What is asked —
Return only the line that contains "How far is the denim" and each line after it, through the last line of the data below, copied exactly.

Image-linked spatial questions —
------------------------------------------------------------

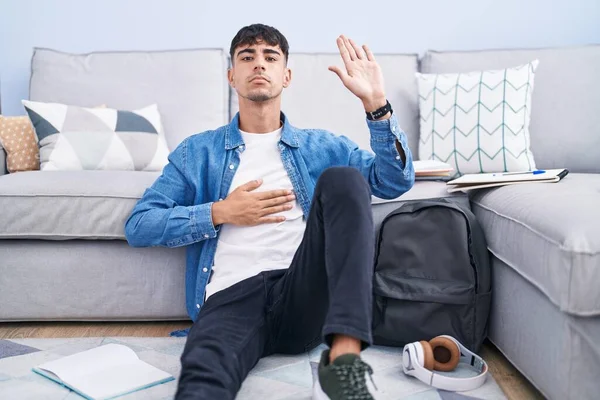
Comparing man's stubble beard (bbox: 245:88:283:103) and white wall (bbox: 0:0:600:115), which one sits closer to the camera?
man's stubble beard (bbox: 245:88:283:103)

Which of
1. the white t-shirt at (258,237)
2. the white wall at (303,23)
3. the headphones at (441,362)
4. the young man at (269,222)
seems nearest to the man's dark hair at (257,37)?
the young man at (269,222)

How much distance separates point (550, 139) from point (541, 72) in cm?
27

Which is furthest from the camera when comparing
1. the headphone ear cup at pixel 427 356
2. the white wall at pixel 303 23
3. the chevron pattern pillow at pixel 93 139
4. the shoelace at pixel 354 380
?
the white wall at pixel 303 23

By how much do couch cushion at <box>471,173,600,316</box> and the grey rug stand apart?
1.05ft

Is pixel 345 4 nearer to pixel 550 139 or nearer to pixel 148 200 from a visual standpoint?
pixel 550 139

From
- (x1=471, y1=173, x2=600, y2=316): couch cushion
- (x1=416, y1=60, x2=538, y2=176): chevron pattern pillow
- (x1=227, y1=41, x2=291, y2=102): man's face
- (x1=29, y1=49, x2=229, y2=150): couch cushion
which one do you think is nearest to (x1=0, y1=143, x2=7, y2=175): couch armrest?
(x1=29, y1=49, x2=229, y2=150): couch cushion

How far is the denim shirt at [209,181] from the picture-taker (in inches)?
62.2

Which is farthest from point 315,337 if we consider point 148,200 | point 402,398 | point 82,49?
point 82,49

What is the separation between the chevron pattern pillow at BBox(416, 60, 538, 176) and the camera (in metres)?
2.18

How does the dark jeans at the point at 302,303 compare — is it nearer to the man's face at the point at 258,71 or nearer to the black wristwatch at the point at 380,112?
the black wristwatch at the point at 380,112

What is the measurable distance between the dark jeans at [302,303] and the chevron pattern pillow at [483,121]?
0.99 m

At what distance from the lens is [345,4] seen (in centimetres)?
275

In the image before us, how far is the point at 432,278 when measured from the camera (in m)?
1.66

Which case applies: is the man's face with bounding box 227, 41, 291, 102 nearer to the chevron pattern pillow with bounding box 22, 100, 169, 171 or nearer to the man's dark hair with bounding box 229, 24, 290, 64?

------------------------------------------------------------

Response to this task —
How far is the denim shirt at [209,181] from the picture-taker (in inches)?
62.2

Which is farthest from point 315,337 if we consider point 148,200 | point 402,398 | point 82,49?
point 82,49

What is the separation between the chevron pattern pillow at BBox(416, 60, 538, 176) and the camera (in metres)?
2.18

How does the dark jeans at the point at 302,303 compare — is it nearer to the man's face at the point at 258,71 or nearer to the black wristwatch at the point at 380,112?
the black wristwatch at the point at 380,112

What is the measurable distance between the dark jeans at [302,303] and the chevron pattern pillow at [483,121]?
0.99 m

At what distance from the lens is [345,4] seen (in centimetres)?
275

In the image before us, how far is the point at 432,278 when measured from the camera (in m)?
1.66

Which case applies: is the man's face with bounding box 227, 41, 291, 102 nearer to the chevron pattern pillow with bounding box 22, 100, 169, 171 or nearer to the man's dark hair with bounding box 229, 24, 290, 64?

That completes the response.